O que falta para que escolas públicas do ensino fundamental e do ensino médio possam começar a estimular as meninas para a prática do futebol? Falta romper com o machismo que também está presente dentro da escola?

Eu nunca trabalhei em escola pública e não vou poder falar com certeza se existe um machismo. A escola em que dou aula, no nosso planejamento, existe o futsal para meninos e para as meninas. A gente tem boas quadras, a gente tem mais de 15, 20 bolas. Eu tenho turma com 30, se quiser dar uma aula com bola para cada uma, eu tenho aqui 50 bolas para dar. Qual é a estrutura do colégio público? O colégio público tem quadras em boas condições?
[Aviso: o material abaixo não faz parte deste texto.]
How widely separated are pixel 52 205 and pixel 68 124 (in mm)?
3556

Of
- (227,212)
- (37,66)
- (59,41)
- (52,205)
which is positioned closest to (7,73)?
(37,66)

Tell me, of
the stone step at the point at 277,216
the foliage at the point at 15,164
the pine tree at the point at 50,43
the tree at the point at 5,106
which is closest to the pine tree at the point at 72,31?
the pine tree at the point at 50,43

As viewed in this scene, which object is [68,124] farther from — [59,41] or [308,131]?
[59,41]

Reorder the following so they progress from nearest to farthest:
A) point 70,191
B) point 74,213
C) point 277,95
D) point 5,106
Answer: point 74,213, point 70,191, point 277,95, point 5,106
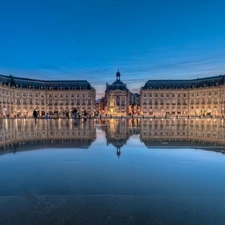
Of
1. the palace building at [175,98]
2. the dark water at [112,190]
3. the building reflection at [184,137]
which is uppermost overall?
the palace building at [175,98]

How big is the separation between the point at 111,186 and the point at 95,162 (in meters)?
2.66

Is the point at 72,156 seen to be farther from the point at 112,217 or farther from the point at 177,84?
the point at 177,84

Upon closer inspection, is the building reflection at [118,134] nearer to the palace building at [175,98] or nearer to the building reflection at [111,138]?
the building reflection at [111,138]

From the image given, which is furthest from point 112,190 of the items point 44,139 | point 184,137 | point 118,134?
point 118,134

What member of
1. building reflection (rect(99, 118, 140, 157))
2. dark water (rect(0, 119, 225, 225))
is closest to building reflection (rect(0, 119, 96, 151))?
building reflection (rect(99, 118, 140, 157))

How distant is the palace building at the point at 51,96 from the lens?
375ft

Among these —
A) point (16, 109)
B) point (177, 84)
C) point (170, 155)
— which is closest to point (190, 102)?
point (177, 84)

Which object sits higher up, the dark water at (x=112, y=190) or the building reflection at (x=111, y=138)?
the building reflection at (x=111, y=138)

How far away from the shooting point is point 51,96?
407 ft

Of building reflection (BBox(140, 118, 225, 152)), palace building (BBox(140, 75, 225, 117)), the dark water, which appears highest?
palace building (BBox(140, 75, 225, 117))

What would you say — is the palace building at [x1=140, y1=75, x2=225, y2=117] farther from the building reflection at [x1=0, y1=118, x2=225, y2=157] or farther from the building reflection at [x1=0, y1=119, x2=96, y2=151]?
the building reflection at [x1=0, y1=119, x2=96, y2=151]

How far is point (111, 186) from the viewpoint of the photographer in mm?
5656

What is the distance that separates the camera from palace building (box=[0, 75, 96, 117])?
114250 millimetres

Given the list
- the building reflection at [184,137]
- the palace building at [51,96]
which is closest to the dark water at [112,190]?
the building reflection at [184,137]
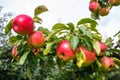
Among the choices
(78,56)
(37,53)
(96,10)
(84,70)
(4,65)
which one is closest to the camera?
(78,56)

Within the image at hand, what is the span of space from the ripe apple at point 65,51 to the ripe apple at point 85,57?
42mm

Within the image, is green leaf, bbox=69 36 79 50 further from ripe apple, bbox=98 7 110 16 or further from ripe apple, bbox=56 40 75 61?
ripe apple, bbox=98 7 110 16

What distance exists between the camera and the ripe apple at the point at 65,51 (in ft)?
5.67

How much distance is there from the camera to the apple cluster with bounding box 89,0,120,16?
289cm

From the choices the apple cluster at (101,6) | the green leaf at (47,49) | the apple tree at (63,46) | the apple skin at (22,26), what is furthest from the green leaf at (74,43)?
the apple cluster at (101,6)

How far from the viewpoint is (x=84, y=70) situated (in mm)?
2070

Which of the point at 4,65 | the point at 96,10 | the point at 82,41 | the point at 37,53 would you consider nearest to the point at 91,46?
the point at 82,41

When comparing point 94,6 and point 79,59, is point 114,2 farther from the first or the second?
point 79,59

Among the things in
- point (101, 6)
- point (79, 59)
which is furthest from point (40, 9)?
point (101, 6)

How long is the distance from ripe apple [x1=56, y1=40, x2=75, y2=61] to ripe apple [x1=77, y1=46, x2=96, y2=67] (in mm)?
42

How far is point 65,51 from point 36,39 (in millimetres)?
161

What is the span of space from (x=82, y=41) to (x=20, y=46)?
34 centimetres

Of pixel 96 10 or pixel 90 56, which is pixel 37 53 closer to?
pixel 90 56

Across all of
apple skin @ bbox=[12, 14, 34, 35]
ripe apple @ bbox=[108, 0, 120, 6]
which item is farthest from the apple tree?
ripe apple @ bbox=[108, 0, 120, 6]
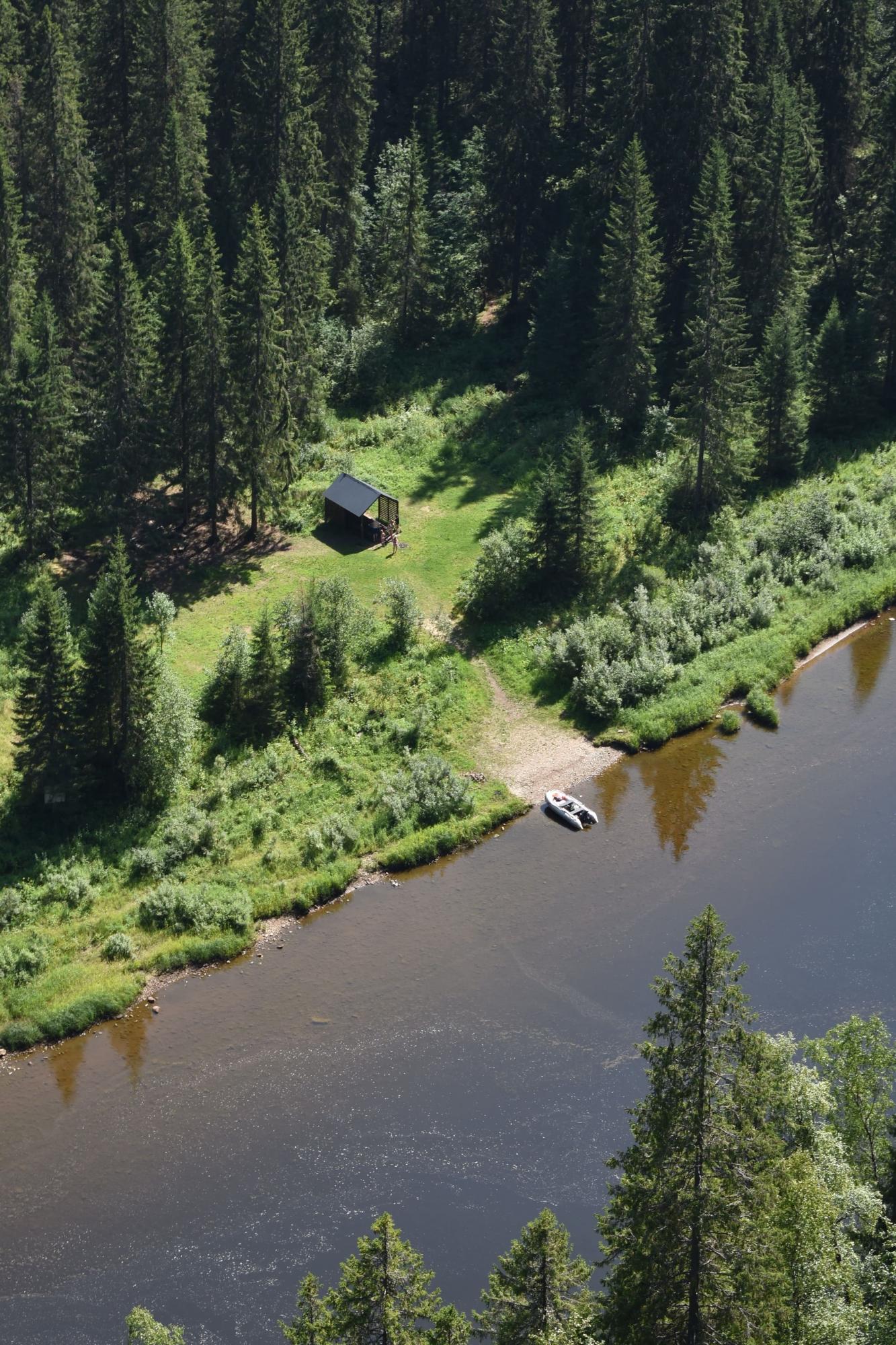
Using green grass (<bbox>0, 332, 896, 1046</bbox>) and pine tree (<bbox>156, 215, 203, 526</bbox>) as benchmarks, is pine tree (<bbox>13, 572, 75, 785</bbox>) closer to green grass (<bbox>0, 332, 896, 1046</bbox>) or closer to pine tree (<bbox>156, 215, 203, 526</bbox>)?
green grass (<bbox>0, 332, 896, 1046</bbox>)

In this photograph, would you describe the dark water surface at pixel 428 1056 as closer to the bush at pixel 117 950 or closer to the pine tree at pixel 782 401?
the bush at pixel 117 950

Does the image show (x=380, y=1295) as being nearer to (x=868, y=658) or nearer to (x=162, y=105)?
(x=868, y=658)

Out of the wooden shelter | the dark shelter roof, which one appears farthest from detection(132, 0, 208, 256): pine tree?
the wooden shelter

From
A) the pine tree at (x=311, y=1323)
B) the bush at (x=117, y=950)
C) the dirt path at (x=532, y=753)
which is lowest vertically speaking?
the bush at (x=117, y=950)

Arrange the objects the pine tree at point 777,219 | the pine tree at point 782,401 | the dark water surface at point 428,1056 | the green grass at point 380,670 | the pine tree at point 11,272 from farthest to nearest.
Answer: the pine tree at point 777,219 < the pine tree at point 782,401 < the pine tree at point 11,272 < the green grass at point 380,670 < the dark water surface at point 428,1056

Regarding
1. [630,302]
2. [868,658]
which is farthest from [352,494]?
[868,658]

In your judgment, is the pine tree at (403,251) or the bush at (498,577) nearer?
the bush at (498,577)

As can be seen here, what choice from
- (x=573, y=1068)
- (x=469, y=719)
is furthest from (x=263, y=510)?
(x=573, y=1068)

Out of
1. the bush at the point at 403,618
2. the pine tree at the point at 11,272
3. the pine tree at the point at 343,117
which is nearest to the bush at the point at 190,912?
the bush at the point at 403,618
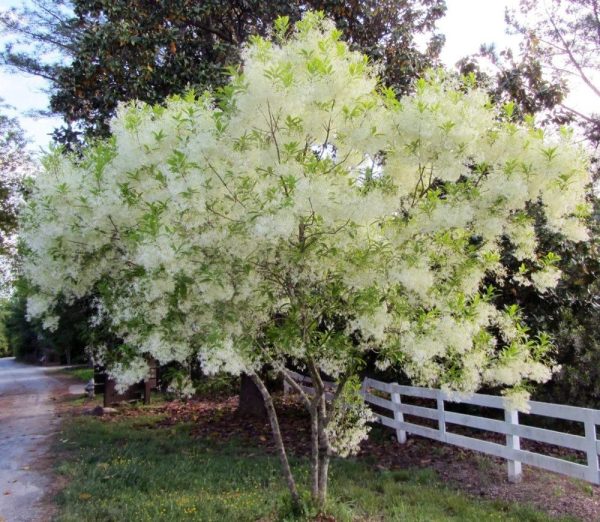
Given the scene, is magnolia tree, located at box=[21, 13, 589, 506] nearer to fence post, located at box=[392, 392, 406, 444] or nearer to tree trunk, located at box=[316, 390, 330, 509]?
tree trunk, located at box=[316, 390, 330, 509]

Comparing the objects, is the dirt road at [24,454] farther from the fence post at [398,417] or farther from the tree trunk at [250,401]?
the fence post at [398,417]

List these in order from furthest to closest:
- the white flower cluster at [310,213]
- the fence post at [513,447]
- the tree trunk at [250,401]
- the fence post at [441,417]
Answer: the tree trunk at [250,401] → the fence post at [441,417] → the fence post at [513,447] → the white flower cluster at [310,213]

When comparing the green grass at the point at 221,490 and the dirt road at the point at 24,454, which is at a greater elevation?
the green grass at the point at 221,490

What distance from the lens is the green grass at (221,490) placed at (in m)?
5.30

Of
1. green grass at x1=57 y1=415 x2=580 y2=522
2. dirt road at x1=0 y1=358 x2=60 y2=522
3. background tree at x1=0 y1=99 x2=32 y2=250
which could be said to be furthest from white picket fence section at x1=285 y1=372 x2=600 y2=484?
background tree at x1=0 y1=99 x2=32 y2=250

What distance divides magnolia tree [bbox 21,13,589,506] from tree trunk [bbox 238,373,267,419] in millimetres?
6719

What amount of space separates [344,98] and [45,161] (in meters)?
2.62

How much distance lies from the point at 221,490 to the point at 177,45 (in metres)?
7.78

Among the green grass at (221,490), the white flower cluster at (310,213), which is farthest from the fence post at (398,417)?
the white flower cluster at (310,213)

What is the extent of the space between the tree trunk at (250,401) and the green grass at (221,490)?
6.61ft

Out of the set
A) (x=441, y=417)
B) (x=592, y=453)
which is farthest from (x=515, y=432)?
(x=441, y=417)

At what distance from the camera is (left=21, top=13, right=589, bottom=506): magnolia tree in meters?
3.91

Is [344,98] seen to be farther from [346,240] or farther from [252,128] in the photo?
[346,240]

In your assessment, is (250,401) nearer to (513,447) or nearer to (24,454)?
(24,454)
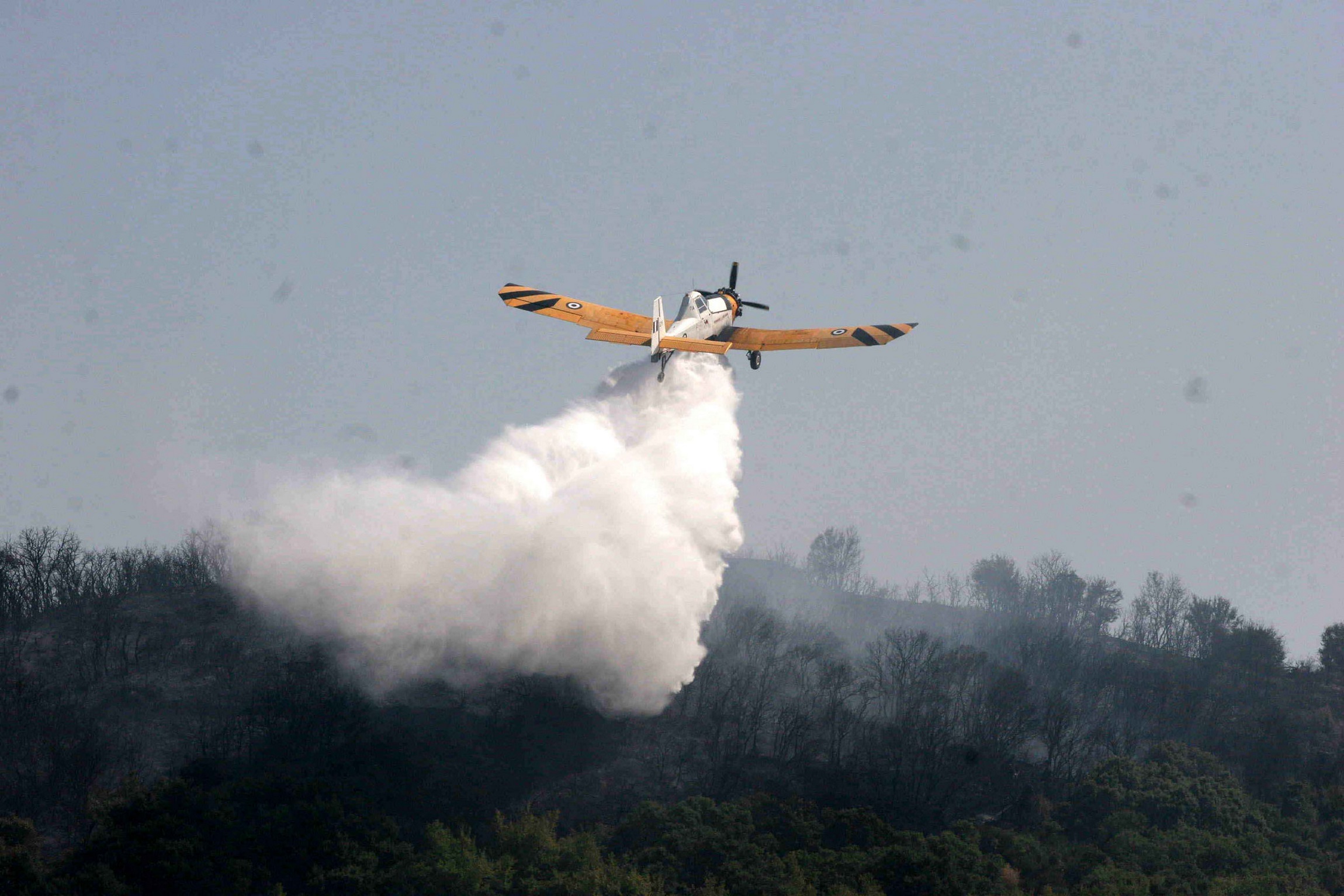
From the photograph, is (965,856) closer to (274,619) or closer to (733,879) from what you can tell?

Tem material em boas condições? Então, são essas as questões. A gente sabe que quando tem que tirar dinheiro, tira de onde? Tira da educação. Então, fica difícil desenvolver isso no âmbito da escola. Claro que aquela menina que gosta de futebol, ela vai jogar futebol de qualquer jeito. Mas a gente precisava ter mais estrutura. Por isso que eu acho que só nas escolas, não resolve. Porque só nas escolas, a gente precisaria ter estrutura para isso. E não é só no futebol, a gente precisaria ter estrutura para a criança vivenciar o handebol, o basquetebol, ter profissionais capacitados para fazer isso, para ter organização. Por exemplo, o governo tem ajudado muito o futebol feminino. Entrou, depois de 11 anos, e formaram o Campeonato Brasileiro, que tem os seus contras também. Um campeonato não pode ter dois meses de duração, tem que ter muito mais tempo para ter um jogo competitivo. Agora, por que não organizar eventos em tantos espaços públicos para fazer com que a criança queira praticar o esporte? Queira praticar o handebol, futebol, basquetebol e larga um pouco do videogame. A esperança é a última que morre, mas eu confesso que a cada ano está mais difícil tentar com que esse futebol feminino seja consolidado no país.

 

Se tudo isso que você falou, se esses espaços forem dados, outras Martas surgirão ou nível técnico da Marta é uma exceção, uma raridade?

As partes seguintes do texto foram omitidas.